I'm Melissa Block. And this is ALL THINGS CONSIDERED, from NPR News.

NORRIS: The world's biggest retailer is offering some advice to its small-time competitors. Literally.

T: how to survive when Wal-Mart comes to town. On top of that, the giant company will be offering tens of thousands of dollars in neighborhood development grants to local chambers of commerce.

So what's in it for Wal-Mart?

We decided to put that question to Charles Fishman. He's author of a book titled THE WAL-MART EFFECT and he joins us now from Philadelphia.
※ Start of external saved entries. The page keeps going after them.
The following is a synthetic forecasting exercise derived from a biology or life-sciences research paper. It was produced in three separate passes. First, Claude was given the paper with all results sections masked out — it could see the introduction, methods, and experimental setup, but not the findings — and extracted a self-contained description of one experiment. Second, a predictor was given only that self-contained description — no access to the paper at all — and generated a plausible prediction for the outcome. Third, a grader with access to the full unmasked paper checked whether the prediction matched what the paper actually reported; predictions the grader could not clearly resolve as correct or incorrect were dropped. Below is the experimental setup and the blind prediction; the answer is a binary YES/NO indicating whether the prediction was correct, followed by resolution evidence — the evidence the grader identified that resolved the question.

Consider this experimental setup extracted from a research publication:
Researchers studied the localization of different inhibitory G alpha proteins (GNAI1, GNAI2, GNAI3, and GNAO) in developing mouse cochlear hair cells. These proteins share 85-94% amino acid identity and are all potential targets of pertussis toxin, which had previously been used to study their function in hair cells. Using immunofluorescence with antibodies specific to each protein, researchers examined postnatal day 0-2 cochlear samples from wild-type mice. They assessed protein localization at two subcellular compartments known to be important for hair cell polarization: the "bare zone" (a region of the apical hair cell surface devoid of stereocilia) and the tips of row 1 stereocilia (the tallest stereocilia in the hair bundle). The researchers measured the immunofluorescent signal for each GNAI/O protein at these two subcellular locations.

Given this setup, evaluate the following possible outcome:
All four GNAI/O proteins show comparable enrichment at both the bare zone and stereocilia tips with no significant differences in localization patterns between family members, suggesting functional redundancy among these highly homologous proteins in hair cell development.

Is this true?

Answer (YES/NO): NO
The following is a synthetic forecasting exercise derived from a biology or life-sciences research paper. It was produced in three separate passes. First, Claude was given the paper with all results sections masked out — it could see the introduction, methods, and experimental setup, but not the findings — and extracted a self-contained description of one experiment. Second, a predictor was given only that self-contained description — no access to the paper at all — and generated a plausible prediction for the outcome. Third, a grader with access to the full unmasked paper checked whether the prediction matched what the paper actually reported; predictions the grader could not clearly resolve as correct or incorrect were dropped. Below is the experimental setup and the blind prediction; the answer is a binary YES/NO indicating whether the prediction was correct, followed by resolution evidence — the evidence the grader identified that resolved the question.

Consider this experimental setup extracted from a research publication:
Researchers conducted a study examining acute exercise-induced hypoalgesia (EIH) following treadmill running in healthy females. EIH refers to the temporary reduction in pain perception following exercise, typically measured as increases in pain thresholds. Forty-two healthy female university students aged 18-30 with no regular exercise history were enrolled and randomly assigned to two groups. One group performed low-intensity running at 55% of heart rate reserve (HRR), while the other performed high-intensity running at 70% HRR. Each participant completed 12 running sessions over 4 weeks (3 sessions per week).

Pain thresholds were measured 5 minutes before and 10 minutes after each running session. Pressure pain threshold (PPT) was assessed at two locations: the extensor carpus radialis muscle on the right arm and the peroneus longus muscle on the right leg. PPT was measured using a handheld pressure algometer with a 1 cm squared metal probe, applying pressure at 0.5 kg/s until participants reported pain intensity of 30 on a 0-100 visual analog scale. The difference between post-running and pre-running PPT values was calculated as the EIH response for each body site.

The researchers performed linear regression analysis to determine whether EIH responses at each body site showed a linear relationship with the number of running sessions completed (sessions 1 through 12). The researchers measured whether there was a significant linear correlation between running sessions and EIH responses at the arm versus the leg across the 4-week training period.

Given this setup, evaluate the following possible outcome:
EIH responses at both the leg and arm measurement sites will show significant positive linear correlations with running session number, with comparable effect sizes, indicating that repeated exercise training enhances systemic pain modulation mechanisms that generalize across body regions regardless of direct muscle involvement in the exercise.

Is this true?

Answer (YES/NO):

Charles, good to talk to you.

CHARLES FISHMAN: Thanks for having me.

NORRIS: So why is Wal-Mart so eager now to show itself a good corporate citizen? What's this all about?

FISHMAN: This particular announcement was part of a larger announcement that it's going to open 50 or more stores in the next two years in what it calls blighted urban areas. And as part of that, it's going to offer advice to the neighborhood businesses in those urban areas that it goes into.

What's in it for Wal-Mart is a couple of things. Wal-Mart desperately needs to move into urban markets successfully. 90 percent of Americans live within 15 miles of a Wal-Mart. So, if you're going to keep growing, you have to go into the big cities, which are the places where there are still few Wal-Marts.

Wal-Mart has historically, in the last three or four years, encountered a lot of resistance in big cities. And it's trying to use this announcement of a package of incentives and development grants and ways of going to cities to kind of inoculate itself against that opposition in advance, I think.

NORRIS: So go in wearing a white hat?

FISHMAN: Try and go in wearing a white hat. And I think it's okay to say, what does Wal-Mart look like when it's behaving well? And maybe this is part of what Wal-Mart looks like when it's behaving well. If the criticism is ever going to have an impact and Wal-Mart is going to change its behavior, what does that actually look like? Maybe this is what it looks like.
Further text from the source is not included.